━━ Passage for review ━━

BALTIMORE COUNTY — Two days after Christmas in 2001, Lynne Perry was driving home when she got a call from a co-worker of her husband's. He told her to come to the Perry Hall precinct and that something had happened to her husband.

Widow of fallen Baltimore County police officer helps others navigate grief
"That's when he said, 'Lynne, Mark's been hit, Mark's been injured,' is what he said.
And he's in shock trauma. We need to take you there," says Lynne.
Sergeant Mark Perry, a Baltimore County cop, was injured in a hit and run by a drunk driver in Towson.
"Essentially the entire left side of his body had been damaged," says Lynne.
"He had a broken hip, broken femur, but the most worrisome of all of it was the closed head injury or TBI, as they call it."
Lynne got a neighbor to sit with her 3 kids, greeted the police chief and the countless nurses and doctors at the hospital.
"I bet mark had been in shock trauma close to 1 hour then when I finally got to see him and hold his hand," says Lynne.
"And all they could tell me was, that he had been alert enough to squeeze hands, but there was no verbal response."
After weeks in the hospital, Mark died during an emergency surgery. Lynne was left to raise three young children.

━━━

■ Task 1 ■
Using the article about Lynne Perry, explain why she was left to raise three young children on her own. Answer in one to three sentences.
■ Task 2 ■
In the article about Lynne Perry, which of Mark Perry's injuries is described as the most worrisome?
■ Task 3 ■
Continue the article about Lynne Perry, the widow of a Baltimore County police officer, from the point where it ends.
None of the records is needed for this work.

━━ Extracted records ━━

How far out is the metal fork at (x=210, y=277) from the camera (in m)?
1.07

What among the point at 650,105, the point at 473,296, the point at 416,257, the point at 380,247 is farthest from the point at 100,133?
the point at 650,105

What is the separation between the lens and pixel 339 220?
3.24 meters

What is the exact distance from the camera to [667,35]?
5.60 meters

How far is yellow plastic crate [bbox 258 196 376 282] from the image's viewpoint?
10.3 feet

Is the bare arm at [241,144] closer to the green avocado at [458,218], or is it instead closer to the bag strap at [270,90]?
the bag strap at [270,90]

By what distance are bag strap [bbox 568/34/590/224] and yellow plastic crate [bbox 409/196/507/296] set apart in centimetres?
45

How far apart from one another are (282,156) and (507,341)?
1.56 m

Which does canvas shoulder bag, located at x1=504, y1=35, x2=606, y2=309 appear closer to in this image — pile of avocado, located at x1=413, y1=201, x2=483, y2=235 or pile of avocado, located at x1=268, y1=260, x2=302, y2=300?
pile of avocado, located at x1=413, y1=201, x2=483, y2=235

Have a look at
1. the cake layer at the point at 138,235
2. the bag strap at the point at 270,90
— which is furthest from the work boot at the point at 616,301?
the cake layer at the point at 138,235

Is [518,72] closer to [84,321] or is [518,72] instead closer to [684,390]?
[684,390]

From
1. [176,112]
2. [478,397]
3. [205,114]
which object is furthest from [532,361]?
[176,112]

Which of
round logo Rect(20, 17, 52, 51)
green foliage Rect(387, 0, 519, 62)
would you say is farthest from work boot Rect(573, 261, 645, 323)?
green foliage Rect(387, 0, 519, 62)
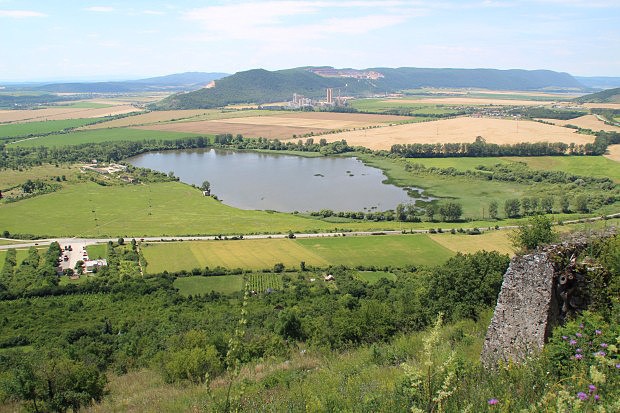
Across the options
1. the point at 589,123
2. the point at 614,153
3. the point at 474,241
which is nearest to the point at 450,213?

━━━

■ Answer 1 ■
Her husband, Sergeant Mark Perry, was injured in a hit and run by a drunk driver in Towson. After weeks in the hospital, he died during an emergency surgery.

■ Answer 2 ■
The closed head injury, or TBI, was the most worrisome.

■ Answer 3 ■
"To the fact that we weren't alone... I mean, the police department tells you that. But as a family you're, you know, that's our blue family, but as your red blood family it was all new to us, and you do feel so alone, and I remember being so again so focused on our children that because it's such a public loss that they were like in a fishbowl, and I know how hard it was for them; all three of them struggled with that. In addition to the fact that our home life was no longer what it had once been," says Lynne.
In the years since his death, Lynne joined the concerns of police survivors. She's worked to help other grieving spouses get through the tough moments of loss.
Now Lynne makes sure to attend Fallen Heroes Day, even participating in an annual bike ride to raise money for concerns of police survivors.
"Honoring Mark was a day-to-day goal, you know, to never have his memory as a father, as a brother, as a son, as my husband never overlooked, and I believe that to this day that's a privilege that I get to carry—to have him not forgotten," says Lynne.
This year, Lynne will return to the place her husband is buried to continue grieving and help others going through the same process she has for years.